A foster home was never meant to be the finish line. It’s the bridge a dog crosses to reach its real family. My job was never to be the dog’s person. It was to get it ready for that person.

I’ll be straight about the two that didn’t follow the script. One never left. I’m what they call a foster fail, and he’s asleep under my desk as I write this, and I’d do it again in a heartbeat. The other one I lost. He swallowed a squeaky toy, it blocked his intestine, and the surgery came too late. I still think about him more than I figured I would. Fostering hands you that too, and no clean little lesson takes the edge off it. You carry it and you keep going.

If the idea has been sitting with you

People say the same thing to me all the time. “I could never do that. I’d get too attached. I couldn’t give them back.”

I understand why that feels like a reason not to. I think it’s the reason to.

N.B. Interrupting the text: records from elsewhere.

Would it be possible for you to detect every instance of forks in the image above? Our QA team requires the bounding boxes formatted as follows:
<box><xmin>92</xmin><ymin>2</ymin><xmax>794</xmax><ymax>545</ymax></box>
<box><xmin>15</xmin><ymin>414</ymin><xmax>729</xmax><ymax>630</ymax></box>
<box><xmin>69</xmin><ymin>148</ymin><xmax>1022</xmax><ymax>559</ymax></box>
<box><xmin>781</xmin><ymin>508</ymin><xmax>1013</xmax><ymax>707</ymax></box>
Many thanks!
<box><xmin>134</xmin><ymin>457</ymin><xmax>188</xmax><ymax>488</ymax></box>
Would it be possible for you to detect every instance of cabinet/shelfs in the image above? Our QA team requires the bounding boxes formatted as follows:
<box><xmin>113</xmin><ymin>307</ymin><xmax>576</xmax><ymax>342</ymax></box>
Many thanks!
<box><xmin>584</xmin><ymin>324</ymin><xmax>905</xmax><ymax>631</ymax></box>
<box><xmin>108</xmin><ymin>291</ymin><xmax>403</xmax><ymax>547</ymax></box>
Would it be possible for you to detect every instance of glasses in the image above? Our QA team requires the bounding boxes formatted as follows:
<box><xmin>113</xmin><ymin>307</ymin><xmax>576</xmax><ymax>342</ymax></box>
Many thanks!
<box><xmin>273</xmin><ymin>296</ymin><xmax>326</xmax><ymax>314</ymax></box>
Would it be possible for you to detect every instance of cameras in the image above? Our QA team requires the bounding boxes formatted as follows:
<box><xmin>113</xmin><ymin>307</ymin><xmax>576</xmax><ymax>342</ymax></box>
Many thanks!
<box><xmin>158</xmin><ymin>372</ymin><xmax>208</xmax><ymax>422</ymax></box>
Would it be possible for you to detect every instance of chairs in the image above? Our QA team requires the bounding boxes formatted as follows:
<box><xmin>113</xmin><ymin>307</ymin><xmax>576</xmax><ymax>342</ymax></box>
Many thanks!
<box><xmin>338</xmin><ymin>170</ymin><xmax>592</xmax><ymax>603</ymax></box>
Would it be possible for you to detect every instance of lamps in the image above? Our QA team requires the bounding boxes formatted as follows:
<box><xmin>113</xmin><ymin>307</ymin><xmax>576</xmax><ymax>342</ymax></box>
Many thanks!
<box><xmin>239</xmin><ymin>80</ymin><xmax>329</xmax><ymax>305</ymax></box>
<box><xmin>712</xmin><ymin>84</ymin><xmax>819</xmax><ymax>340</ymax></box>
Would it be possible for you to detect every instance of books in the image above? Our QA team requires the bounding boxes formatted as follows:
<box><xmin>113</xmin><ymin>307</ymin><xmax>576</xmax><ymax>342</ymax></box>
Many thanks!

A dog that’s spent its whole life getting passed over needs exactly the kind of person who’s going to fall too hard for it.

Grey and white rescue dog sitting alert on an autumn woodland trail in Western North Carolina
Every dog that comes through is one walk closer to a home of its own.

I won’t pretend it’s easy. It costs you sleep and money and a few pieces of your heart you don’t get back. But if you’ve got a spare room, a little patience, and a routine you can share, Asheville Humane Society has a dog right now waiting to find out the world can be a safe place. You don’t have to save all of them. Just take the next one.